---------- The data ----------

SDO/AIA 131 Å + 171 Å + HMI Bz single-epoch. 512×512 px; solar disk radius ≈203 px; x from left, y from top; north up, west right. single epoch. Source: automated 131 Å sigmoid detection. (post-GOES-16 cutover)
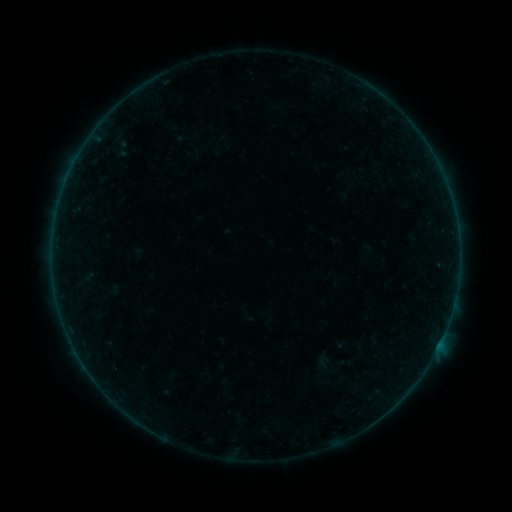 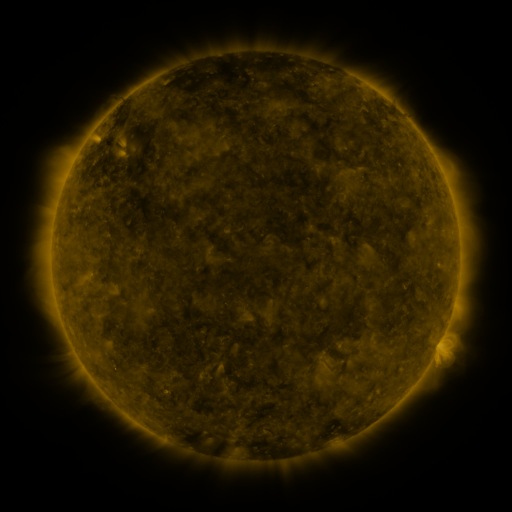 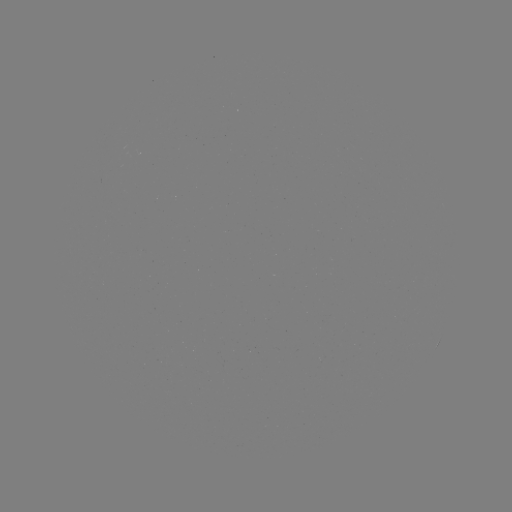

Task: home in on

----------
---------- The data ----------

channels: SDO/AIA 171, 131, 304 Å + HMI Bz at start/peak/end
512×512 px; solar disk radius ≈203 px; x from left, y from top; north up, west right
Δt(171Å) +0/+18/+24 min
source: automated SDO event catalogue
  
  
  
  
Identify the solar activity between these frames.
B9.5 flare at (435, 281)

----------

→ **Work task**
Lines of the listing above that contain the word "right" should all be returned.

→ **Reply**
SDO/AIA 131 Å + 171 Å + HMI Bz single-epoch. 512×512 px; solar disk radius ≈203 px; x from left, y from top; north up, west right. single epoch. Source: automated 131 Å sigmoid detection. (post-GOES-16 cutover)
512×512 px; solar disk radius ≈203 px; x from left, y from top; north up, west right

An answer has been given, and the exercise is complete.